The taxation of image rights
Those rights held by companies in charge of managing them. According to article 92 of the “IRPF” Income Tax Law, the individual taxpayer (Xabi Alonso in this case, any artist, sportsman or sportswoman who exploits his or her image), will deduct an amount for this concept in their income tax return, specifically "...the value of the consideration paid prior to the contracting of the employment services of the individual or to be paid by the person or entity referred to in paragraph c) of section 1 for the acts mentioned therein.
This amount shall be increased by the amount of the payment on account referred to in paragraph 8 and reduced by the value of the consideration obtained by the natural person as a result of the transfer, consent or authorisation referred to in paragraph a) of section 1, provided that this was obtained in a tax period in which the natural person who owns the image is a taxpayer for this tax".
Of course, this topic is not absolutely "crystal clear". The taxpayer will have to charge this income if three requirements are met.

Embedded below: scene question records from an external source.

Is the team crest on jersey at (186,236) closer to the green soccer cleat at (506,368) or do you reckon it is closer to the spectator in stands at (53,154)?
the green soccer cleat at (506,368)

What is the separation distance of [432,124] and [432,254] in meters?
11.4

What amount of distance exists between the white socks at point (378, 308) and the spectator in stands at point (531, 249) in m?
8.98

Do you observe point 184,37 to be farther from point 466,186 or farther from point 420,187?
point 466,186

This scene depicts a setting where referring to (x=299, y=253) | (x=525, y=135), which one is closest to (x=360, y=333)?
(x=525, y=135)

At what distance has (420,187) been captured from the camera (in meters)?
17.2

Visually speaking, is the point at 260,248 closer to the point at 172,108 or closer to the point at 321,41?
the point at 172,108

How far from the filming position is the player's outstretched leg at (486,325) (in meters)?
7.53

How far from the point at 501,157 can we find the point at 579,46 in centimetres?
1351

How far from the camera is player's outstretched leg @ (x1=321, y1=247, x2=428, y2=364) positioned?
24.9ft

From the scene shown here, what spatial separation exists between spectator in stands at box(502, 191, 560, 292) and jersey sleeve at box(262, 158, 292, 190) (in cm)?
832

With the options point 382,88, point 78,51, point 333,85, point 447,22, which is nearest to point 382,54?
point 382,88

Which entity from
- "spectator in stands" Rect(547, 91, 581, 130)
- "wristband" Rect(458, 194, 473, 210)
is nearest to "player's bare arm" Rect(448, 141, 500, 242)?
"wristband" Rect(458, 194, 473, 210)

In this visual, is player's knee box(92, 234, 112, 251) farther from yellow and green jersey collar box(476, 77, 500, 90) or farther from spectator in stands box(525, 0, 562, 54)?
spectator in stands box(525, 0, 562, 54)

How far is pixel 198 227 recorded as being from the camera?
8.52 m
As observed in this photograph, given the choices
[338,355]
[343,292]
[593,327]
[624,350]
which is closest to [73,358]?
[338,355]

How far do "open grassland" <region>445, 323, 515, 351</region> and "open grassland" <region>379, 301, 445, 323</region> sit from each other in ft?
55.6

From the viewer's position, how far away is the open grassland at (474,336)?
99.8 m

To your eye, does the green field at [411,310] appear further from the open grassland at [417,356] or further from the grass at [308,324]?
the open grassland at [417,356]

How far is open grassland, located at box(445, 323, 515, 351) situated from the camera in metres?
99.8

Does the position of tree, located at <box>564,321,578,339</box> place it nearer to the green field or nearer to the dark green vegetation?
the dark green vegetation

The first of which is that "the right to exploit their image has been assigned or consented or authorised its use to another person or entity, whether resident or non-resident. For the purposes of the provisions of this paragraph, it shall be irrelevant whether the assignment, consent or authorisation took place when the natural person was not a taxpayer".
Therefore, in principle, the fact that the image rights company is a non-resident would not imply that no income would be charged in the income tax return for the image rights, if the rest of the requirements were met. In any case, and regardless of which side is ultimately right in this case, trying to minimise taxation with the existing legal mechanisms through companies abroad for the taxation of image rights is something that should be reviewed beforehand, but which is perfectly possible (this is also reinforced by the two judgments of this player, so far).
First of all, it is important to define how image rights are taxed under Spanish law. Once this is clear, then all possible tax scenarios can be considered and adapted to the particular case of each individual in order to optimise the taxation of this income.